The veracity and significance of the claims of targeting
interfering with clinical priorities are often hard to judge. For
example, some UK ambulance crews have complained that hospitals would
deliberately leave patients with ambulance crews to prevent an accident
and emergency department (A&E, or emergency room) target-time for
treatment from starting to run. The Department of Health vehemently
denied the claim, because the A&E time begins when the ambulance
arrives at the hospital and not after the handover. It defended the
A&E target by pointing out that the percentage of people waiting
four hours or more in A&E had dropped from just under 25% in 2004 to
less than 2% in 2008. The original Observer
article reported that in London, 14,700 ambulance turnarounds were
longer than an hour and 332 were more than two hours when the target
turnaround time is 15 minutes. However, in the context of the total number of emergency ambulance attendances by the London Ambulance Service each year (approximately 865,000),
these represent just 1.6% and 0.03% of all ambulance calls. The
proportion of these attributable to patients left with ambulance crews
is not recorded. At least one junior doctor has complained that the
four-hour A&E target is too high and leads to unwarranted actions
that are not in the best interests of patients.

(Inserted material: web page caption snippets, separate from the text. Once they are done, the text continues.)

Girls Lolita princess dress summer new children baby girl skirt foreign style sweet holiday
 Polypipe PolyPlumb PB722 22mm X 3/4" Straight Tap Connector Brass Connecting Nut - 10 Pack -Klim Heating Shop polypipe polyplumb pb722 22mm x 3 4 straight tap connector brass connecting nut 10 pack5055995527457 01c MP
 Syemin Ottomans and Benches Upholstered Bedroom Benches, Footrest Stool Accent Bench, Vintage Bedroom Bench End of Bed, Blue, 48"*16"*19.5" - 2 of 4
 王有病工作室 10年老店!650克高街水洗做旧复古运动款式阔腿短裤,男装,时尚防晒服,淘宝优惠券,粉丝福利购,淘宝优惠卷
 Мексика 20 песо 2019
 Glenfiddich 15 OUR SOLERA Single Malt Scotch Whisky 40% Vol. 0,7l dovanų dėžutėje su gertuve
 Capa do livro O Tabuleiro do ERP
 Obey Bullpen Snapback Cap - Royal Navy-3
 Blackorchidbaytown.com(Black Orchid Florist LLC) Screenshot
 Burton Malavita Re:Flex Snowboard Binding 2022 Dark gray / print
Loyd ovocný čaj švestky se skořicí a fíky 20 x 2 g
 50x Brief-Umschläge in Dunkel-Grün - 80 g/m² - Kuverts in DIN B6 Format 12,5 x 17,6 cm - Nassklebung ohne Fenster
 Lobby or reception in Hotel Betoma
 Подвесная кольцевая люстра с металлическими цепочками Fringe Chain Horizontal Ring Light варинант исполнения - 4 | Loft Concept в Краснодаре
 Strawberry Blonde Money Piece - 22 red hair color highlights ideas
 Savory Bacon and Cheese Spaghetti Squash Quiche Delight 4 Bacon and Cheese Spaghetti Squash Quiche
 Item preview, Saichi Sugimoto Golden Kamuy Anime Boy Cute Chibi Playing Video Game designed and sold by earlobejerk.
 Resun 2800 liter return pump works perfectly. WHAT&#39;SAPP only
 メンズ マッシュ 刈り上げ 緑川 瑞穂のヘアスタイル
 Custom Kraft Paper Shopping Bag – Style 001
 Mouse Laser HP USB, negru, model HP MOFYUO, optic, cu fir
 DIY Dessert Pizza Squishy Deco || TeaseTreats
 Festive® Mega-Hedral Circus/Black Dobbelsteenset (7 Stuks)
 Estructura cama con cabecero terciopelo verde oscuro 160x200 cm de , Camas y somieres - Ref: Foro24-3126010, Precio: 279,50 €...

Political targeting of waiting-times in Britain has had dramatic effects. The National Health Service
reports that the median admission wait-time for elective inpatient
treatment (non-urgent hospital treatment) in England at the end of
August 2007, was just under 6 weeks, and 87.5% of patients were admitted
within 13 weeks. Reported waiting times in England also overstate the
true waiting-time. This is because the clock starts ticking when the
patient has been referred to a specialist by the GP and it only stops
when the medical procedure is completed. The 18-week maximum waiting
period target thus includes all the time taken for the patient to attend
the first appointment with the specialist, time for any tests called
for by the specialist to determine precisely the root of the patient's
problem and the best way to treat it. It excludes time for any
intervening steps deemed necessary prior to treatment, such as recovery
from some other illness or the losing of excessive weight.